Accused ‘boasted’ about stabbing homeless man, court told
Witness said accused told him ‘now I know what it’s like to be a killer”, court hears
Adam Muldoon died in June 2018 at Butler Park in Jobstown Park, Tallaght. Photograph: PA
A 20-year-old “boasted” about stabbing a homeless man with cerebral palsy to death, telling a drug dealer that he had put the deceased “out of his misery”, a jury has heard.
The accused’s barrister also told the Central Criminal Court on Thursday that his client Philip Dunbar accepts he must have carried out the stabbing but cannot remember doing it.
A witness, who cannot be named by order of the court, said the accused called to his house following the stabbing still carrying a knife stained with the deceased’s blood and told him he had lured Adam ‘Floater’ Muldoon into a field, stabbed him and cut his throat while Mr Muldoon begged for his life.
The witness said the accused told him: “Now I know what it’s like to be a killer. I know how it feels to be a killer.” The witness also denied during cross-examination that he was present when Mr Muldoon was stabbed.
Giollaiosa O’Lideadha SC, for the defence, told the trial that his client accepts that he went into Jobstown Park with Mr Muldoon and must have carried out the stabbing, but said his client “doesn’t have a memory of the actual stabbing”.
Mr Dunbar, of Glenshane Drive, Tallaght, Dublin 24 has pleaded not guilty to the murder of Adam Muldoon at Butler Park in Jobstown Park, Tallaght on June 22 or June 23, 2018.
The witness, who described himself as a drug dealer, told prosecution counsel Pauline Whalley SC that he was at home on the night of June 22nd going into the following morning when the accused sent him a message on Facebook saying he needed to tell the witness something.

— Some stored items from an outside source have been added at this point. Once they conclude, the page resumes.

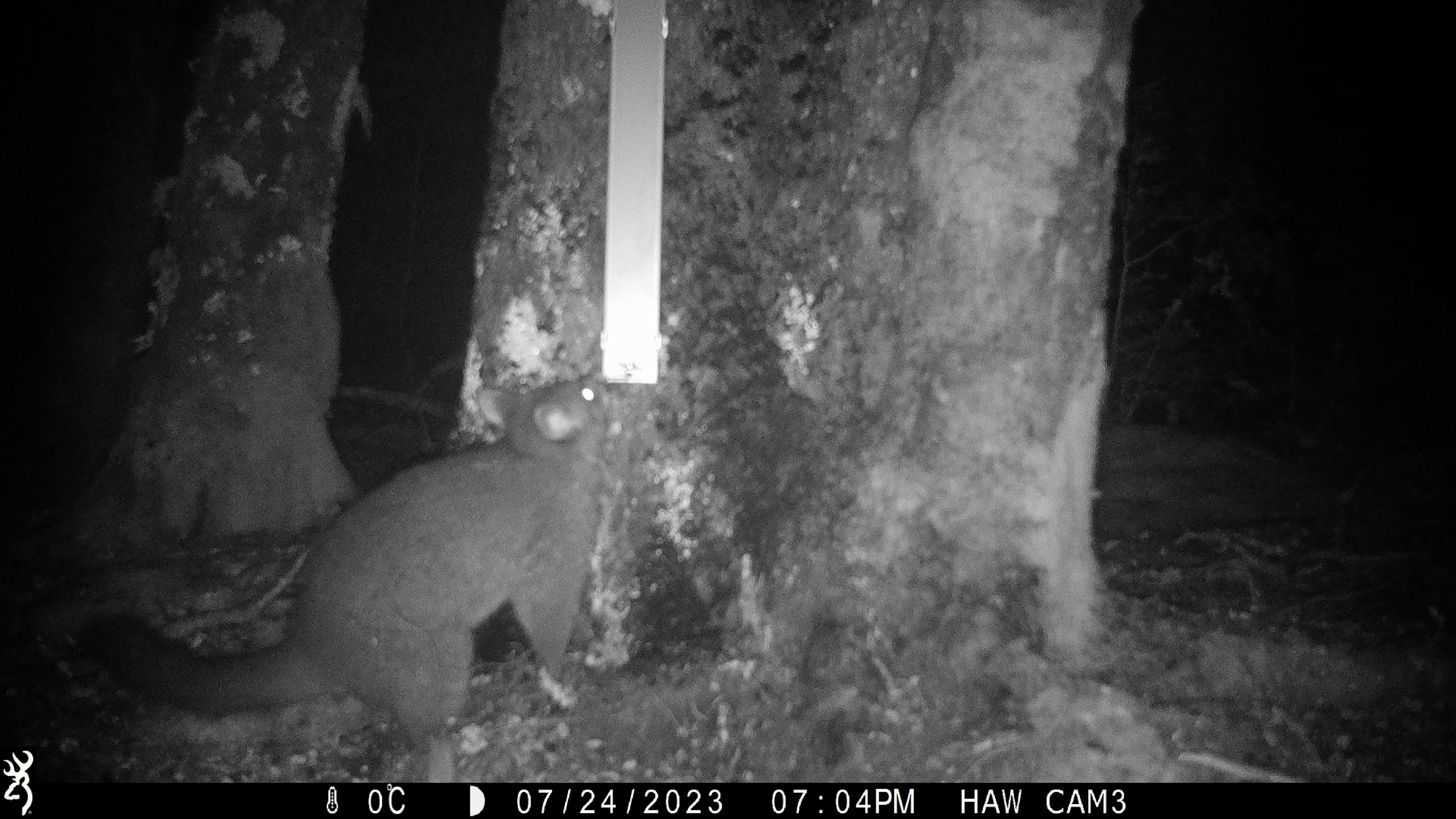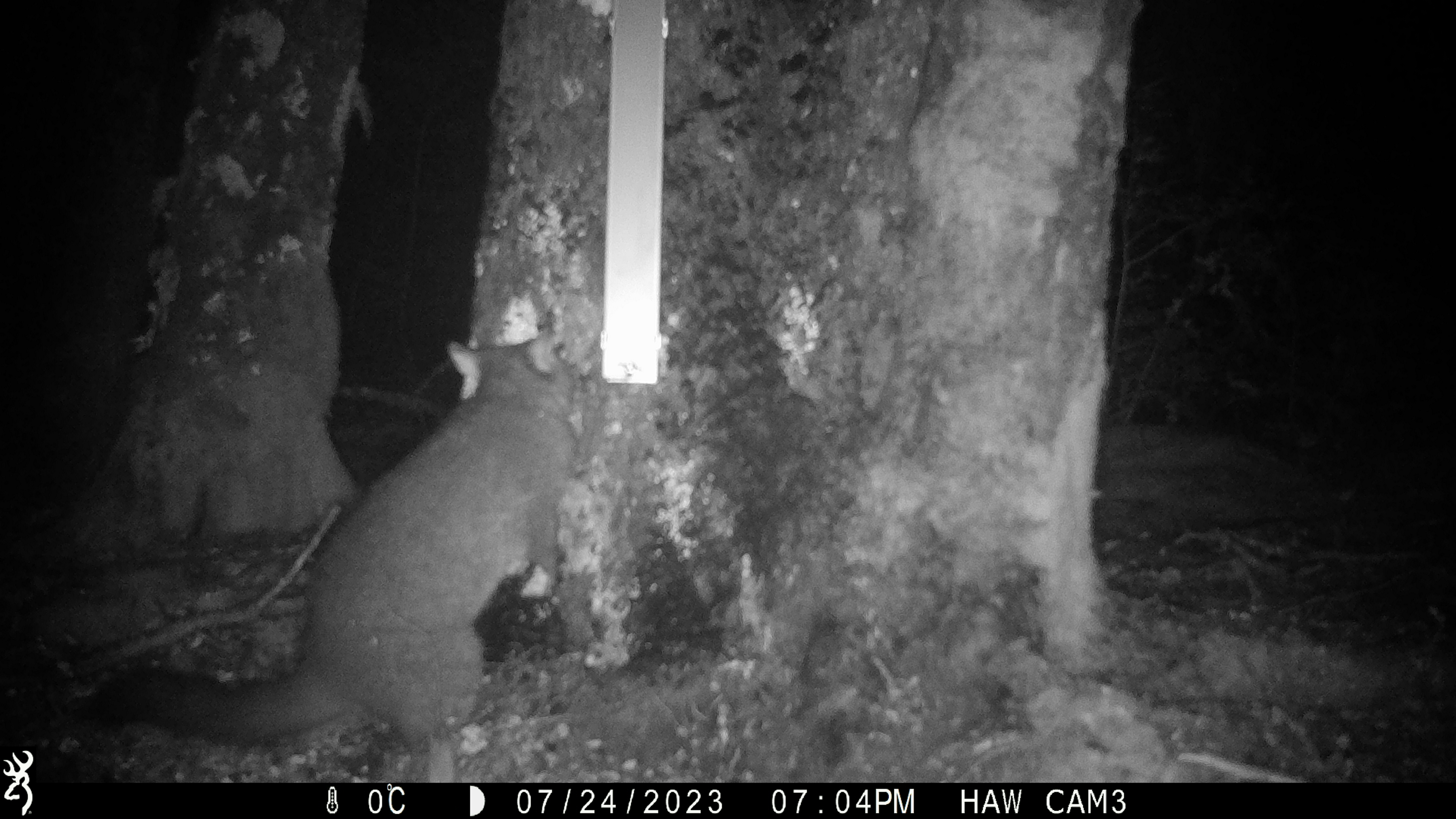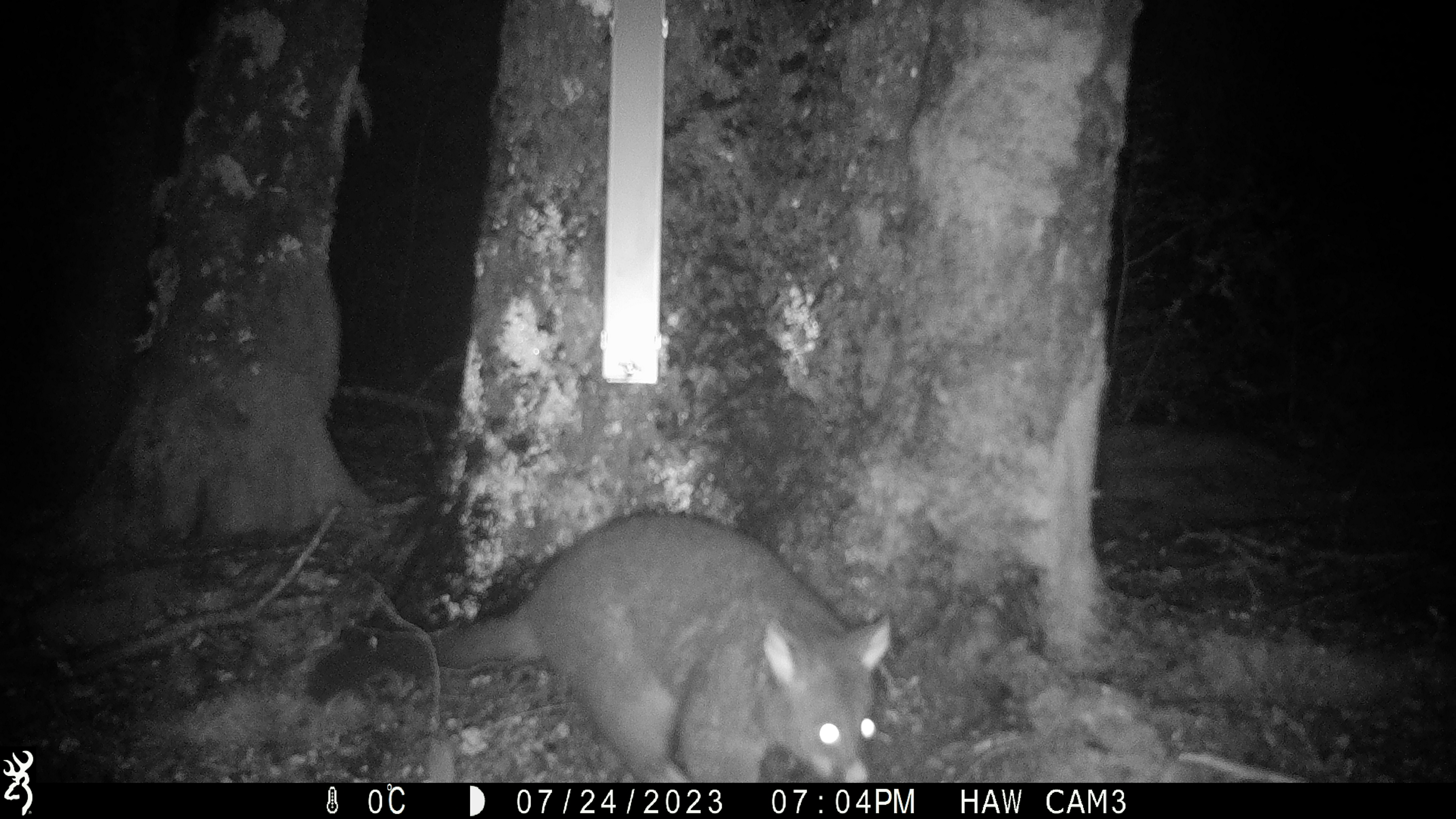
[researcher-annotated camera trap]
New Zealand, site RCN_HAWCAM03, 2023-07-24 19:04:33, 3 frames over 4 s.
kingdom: Animalia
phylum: Chordata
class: Mammalia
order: Diprotodontia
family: Phalangeridae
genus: Trichosurus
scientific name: Trichosurus vulpecula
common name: common brushtail possum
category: possum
Possum (common brushtail possum) (Trichosurus vulpecula).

At about 12.15am the accused called around. He was “a bit agitated”, the witness said. He said Mr Dunbar told him he had lured Mr Muldoon into a field, stabbed him and cut his throat while Mr Muldoon “begged for his life”.
The witness said Mr Dunbar told him that he knew Mr Muldoon was dead “the second I got him in the neck” but that he “kept going and kept going” changing the hand that he was holding the knife in so that he could keep going. He said the accused didn’t seem distraught but appeared to be thinking about what he was going to do and was “proud of it. Boasting about it”.
He said the accused was waving the knife, a Swiss army knife, which was bloodied and “still had part of Adam’s neck on it”. He said the accused further described how he left Mr Muldoon but went back a short time later. The witness said Mr Dunbar told him that the deceased’s eyes were “rolled up into the back of his head” like he was on ecstasy and that he was making gurgling noises. The witness said he knew Mr Dunbar had done something but he wasn’t sure what. “He was always a shit talker,” the witness said.
He further stated that he remembered the accused telling him that he had “murdered” Floater, that he had “put him out of his misery” and that he had “slaughtered him”.
The following morning at about 9am the witness said Mr Dunbar called to his home again and they went together to the Square in Tallaght. The witness said he told Mr Dunbar to hand himself in. They went to the nearby Sean Walsh Park to smoke a joint and the accused threw the knife into a body of water. He said the accused then told him the full extent of what he had done the previous night and the witness told him, “you’re a scumbag”.
He said he didn’t want to be around Mr Dunbar, adding: “I didn’t want to be around someone who done this to someone so innocent.”
Under cross examination the witness told Mr O’Lideadha that he “had a rough idea” that the accused still had the knife on him when they went to the Square and Sean Walsh Park the next morning.
He denied that when he spoke to gardaí he was worried that he would get into trouble for going with Mr Dunbar to get rid of the knife. Mr O’Lideadha put it to him that he had said different things at different times and that he was an unreliable witness. The witness disagreed.
After revealing that his client accepts he must have carried out the stabbing but doesn’t have a memory of the actual stabbing, Mr O’Lideadha put it to the witness that his client did not talk to him about the stabbing the following day after disposing of the knife.
The witness replied: “He told me exactly what he did.” When Mr O’Lideadha asked the witness if he was present when the stabbing occurred, he replied: “When he done it? No, not at all.” He said CCTV footage can prove he was at home.
The trial continues on Friday in front of Mr Justice Paul McDermott and a jury of six men and six women.